ONE OF the most annoying cliches to a sports journalist is the one that goes: “What happens in the dressing room stays in the dressing room.”

This particular riposte to a question is usually delivered by a club official or team manager to quash rumours of some rift in the camp.

It is particularly frustrating for reporters as what the club or team are really saying is: “We know that you know something, but we are confident that we have ensured that the situation is water-tight and you won’t find out any more.”

It is in essence not a denial, but it ensures that the journalist is denied what they felt was probably shaping up into a decent tale.

So it is not often you would hear someone in my job say this, but why can’t Kevin Pietersen for once keep a few of his opinions in-house!

There can be no doubting that KP knows how to use a phone and a laptop – sadly he is all too ready to use them as a means of mass communication.

As a result he sits out the final Test (a three match series is never enough against a side like South Africa surely?!) against Graeme Smith’s superb team which starts at Lord’s tomorrow.

And you wouldn’t blame the England selectors if they are having thoughts of leaving him sat on the sidelines for good – his chances of participating in England’s defence of the World Twenty20 title have got to be slim.

It must be galling for the selectors to find that Pietersen plainly has no interest in making a quick phone call, sending an email or even asking for a man-to-man chat when it comes to ironing out his problems with them – KP ensuring they are denied the chance to use the ‘stays in the dressing room’ line.

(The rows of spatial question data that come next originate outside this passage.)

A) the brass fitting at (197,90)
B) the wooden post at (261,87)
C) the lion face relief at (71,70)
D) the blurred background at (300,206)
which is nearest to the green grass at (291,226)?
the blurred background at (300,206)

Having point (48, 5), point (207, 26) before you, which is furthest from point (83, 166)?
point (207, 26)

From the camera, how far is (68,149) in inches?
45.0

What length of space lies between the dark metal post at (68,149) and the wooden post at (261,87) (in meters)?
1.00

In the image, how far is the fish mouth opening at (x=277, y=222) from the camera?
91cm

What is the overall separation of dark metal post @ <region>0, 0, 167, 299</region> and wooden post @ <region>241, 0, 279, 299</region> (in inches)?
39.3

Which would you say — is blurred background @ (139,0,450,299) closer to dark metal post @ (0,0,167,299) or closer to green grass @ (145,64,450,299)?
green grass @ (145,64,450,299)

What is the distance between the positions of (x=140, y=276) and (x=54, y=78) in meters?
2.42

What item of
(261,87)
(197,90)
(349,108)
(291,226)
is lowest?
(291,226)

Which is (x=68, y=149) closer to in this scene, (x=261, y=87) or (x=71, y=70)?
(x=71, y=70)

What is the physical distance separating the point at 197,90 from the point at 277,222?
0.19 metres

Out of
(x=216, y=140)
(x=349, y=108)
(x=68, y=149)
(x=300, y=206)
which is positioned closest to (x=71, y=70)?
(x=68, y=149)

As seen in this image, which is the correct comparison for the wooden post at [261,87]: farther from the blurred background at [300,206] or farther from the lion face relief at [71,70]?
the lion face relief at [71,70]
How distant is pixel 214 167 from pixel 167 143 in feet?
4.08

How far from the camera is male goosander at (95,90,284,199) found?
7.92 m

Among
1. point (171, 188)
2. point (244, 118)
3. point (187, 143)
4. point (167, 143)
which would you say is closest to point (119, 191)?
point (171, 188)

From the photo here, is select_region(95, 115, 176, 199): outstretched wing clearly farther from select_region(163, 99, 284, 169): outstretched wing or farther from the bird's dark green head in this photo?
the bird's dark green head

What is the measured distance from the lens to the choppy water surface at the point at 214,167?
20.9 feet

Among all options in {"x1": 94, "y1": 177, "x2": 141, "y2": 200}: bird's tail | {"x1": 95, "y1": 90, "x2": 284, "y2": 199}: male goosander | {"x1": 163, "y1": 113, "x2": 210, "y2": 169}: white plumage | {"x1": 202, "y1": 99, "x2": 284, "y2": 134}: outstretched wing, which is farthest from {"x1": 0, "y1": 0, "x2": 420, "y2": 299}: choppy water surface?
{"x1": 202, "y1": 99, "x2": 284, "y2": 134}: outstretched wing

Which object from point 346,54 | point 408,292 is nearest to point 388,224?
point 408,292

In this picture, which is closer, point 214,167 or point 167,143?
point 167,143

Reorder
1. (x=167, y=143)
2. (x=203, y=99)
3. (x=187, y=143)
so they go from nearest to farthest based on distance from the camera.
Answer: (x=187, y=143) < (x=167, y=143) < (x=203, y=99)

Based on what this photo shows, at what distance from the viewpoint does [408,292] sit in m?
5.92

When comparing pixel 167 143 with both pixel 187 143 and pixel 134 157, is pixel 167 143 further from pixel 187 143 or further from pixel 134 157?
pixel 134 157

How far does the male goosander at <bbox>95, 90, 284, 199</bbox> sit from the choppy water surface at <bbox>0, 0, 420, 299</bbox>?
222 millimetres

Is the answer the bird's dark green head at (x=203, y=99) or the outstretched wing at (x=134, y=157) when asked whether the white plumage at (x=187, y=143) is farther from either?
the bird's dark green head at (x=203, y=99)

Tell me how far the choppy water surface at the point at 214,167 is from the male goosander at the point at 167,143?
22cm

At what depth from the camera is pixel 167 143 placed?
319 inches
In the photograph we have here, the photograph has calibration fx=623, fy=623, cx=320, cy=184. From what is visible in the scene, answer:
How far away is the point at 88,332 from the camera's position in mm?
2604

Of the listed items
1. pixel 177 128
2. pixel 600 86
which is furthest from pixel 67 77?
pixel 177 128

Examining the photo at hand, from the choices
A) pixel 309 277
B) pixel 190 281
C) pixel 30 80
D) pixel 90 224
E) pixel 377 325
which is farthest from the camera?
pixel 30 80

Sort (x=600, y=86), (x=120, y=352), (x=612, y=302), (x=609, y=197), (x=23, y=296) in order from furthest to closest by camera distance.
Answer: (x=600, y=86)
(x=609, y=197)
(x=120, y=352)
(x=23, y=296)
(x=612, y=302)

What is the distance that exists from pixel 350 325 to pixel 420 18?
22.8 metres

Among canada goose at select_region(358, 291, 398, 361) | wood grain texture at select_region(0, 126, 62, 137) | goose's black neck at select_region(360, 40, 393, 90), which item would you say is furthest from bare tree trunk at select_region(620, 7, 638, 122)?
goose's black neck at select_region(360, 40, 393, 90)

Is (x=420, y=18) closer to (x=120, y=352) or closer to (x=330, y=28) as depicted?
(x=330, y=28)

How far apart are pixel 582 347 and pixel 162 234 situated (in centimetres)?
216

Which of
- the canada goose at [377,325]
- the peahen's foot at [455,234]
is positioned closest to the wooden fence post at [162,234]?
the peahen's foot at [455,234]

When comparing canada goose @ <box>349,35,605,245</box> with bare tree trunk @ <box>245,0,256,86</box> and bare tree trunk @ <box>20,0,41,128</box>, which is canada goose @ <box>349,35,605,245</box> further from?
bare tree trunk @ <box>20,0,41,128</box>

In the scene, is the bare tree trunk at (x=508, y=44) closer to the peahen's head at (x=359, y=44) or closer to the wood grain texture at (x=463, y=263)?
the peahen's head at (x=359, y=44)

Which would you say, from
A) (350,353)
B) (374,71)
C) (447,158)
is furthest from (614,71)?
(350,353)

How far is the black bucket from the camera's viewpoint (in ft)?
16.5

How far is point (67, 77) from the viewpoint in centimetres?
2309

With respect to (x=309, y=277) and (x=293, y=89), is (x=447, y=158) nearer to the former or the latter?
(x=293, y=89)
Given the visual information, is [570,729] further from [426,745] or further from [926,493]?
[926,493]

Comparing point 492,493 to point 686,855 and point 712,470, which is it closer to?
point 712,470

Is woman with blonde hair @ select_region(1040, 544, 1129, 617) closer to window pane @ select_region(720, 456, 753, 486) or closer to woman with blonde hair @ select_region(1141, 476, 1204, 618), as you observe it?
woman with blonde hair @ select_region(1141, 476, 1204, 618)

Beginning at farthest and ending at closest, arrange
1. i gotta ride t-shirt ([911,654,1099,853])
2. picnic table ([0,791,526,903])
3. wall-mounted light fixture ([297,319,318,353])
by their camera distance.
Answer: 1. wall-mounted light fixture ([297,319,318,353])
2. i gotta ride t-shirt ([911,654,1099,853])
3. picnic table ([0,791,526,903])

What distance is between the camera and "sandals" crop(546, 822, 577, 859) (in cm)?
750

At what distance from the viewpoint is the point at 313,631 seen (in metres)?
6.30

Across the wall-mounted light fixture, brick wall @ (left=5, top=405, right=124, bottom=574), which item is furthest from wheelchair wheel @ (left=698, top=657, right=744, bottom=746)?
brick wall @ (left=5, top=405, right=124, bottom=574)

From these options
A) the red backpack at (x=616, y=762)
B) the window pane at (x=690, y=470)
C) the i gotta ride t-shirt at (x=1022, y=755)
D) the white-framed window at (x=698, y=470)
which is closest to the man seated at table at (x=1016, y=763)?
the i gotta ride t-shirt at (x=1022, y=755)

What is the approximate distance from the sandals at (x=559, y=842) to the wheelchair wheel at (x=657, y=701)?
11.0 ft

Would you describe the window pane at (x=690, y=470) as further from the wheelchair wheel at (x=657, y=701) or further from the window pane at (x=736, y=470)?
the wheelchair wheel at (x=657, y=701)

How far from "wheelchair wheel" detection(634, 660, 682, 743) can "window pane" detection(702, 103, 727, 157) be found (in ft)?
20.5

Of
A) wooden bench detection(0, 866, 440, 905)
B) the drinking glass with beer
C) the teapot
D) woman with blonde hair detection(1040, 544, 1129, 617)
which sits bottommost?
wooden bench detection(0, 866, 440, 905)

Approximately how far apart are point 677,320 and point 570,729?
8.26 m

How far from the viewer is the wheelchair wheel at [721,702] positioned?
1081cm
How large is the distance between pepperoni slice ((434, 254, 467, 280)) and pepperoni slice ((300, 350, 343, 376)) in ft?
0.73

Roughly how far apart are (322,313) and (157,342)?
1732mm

But I struggle to fathom Pietersen’s motivation when it comes to his public pronouncements.

They never seem to have won him any arguments, and they certainly seem to win him few allies among the authorities, his professional colleagues or even cricket fans.

Sadly the only answer to the riddle would appear to be that KP is so egocentric that he assumes the whole cricketing world revolves around him – maybe sometime soon he sits on the sidelines he will realise it doesn’t.

If I was among his advisers right now I would be hiding all his mobile phones and denying him access to computers while cajoling him to go and talk to the nice people in charge of the England team and set about showing them that he can carry on like a grown-up professional.